Melisew T. Belachew (PhD)

Freelance Data Analyst/Scientist and Associate Professor of Mathematics (@Haramaya University)


Analyzing Grocery Store Data using ML

In this project we will analyze the marketing campaign data of a grocery store for the sake of extracting useful information that will help increase the store's profitability. In general, marketing campaign data can reveal very actionable insights if we look at the right things. We will be employing a road map for practically analyzing the said data in Python using ML.

Data Preparation

A well-known marketing campain data of a grocery store, namely marketing_campaign.csv, obtained from #Github was loaded and inspected using the appropriate python modules and techniques. Further inspection and structure investigation were also done. The crucial data cleaning was also performed to remove null and/or NaN entries.

Feature Engineering

Investigation of the categorical data was done and also some feature engineering like combining columns, creating new ones, renaming some columns and deleting repeated ones were also done. This is to prepare the data for ML techniques. Moreover, outliers were found and removed by setting a cap on the appropriate features. Additional feature engineering like encoding (using LableEncoder()) and scaling (using StandardScaler()) were done.

Customer Segmentation

Since all customers are not equally profitable, we need to identify those who spend high in addition to those who visit the store frequently. After feature engineering, we were able to know the spending ability of the customers and identify high-spenders.
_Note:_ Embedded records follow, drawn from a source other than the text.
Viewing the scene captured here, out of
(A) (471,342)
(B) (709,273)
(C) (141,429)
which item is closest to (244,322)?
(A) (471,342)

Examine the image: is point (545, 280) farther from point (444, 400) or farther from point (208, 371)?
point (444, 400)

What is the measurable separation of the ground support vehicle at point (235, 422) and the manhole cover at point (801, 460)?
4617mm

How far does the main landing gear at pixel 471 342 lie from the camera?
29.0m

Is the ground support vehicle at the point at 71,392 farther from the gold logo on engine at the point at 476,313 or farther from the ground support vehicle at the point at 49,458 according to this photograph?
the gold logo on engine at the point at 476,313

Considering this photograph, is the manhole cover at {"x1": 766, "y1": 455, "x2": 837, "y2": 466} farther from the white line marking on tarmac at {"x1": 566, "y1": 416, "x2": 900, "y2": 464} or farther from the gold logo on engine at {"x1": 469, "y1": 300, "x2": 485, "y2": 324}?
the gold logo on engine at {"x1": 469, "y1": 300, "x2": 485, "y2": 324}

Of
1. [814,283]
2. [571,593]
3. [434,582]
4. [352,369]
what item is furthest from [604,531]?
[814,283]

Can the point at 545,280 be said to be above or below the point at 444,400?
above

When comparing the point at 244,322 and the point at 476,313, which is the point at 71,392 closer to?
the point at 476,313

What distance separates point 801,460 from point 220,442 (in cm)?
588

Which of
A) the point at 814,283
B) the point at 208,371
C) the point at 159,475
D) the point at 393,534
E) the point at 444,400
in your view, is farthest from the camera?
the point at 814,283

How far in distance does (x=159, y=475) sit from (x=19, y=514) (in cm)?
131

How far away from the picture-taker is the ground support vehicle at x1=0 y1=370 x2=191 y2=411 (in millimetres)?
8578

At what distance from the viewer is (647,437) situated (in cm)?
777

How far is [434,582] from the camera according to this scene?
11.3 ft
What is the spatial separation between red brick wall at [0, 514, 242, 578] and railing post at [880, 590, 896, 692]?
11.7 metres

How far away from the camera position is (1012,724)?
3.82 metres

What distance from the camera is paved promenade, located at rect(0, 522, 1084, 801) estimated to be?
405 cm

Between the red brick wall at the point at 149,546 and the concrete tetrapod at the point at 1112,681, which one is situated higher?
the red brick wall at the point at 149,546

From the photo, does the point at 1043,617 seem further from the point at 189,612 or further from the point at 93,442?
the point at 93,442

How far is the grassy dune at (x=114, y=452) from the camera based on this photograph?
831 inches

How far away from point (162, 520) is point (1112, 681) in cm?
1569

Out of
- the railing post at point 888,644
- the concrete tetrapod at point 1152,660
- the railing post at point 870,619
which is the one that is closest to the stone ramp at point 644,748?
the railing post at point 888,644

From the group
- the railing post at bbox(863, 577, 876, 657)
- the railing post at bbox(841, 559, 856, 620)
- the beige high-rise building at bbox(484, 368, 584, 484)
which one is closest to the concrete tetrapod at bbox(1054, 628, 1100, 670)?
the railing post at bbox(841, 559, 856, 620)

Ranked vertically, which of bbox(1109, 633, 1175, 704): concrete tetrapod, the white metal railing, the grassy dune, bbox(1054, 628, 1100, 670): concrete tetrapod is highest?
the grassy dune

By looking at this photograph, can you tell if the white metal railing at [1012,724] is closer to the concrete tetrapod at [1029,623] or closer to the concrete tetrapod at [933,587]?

By computing mean, median and max of the spendings, we were also able to realize the existence of strong spending imbalance. It is worth mentioning that the top 30% help generate 70% of the total revenue. They are 665 (out of 2212) in number and we recommend to design personalized campaigns for them. Moreover, the frequencies of the customers were calculated which helped as identify the regular visitors of the store. It is recommended to invest marketing budget on high-sepnders and frequent visitors.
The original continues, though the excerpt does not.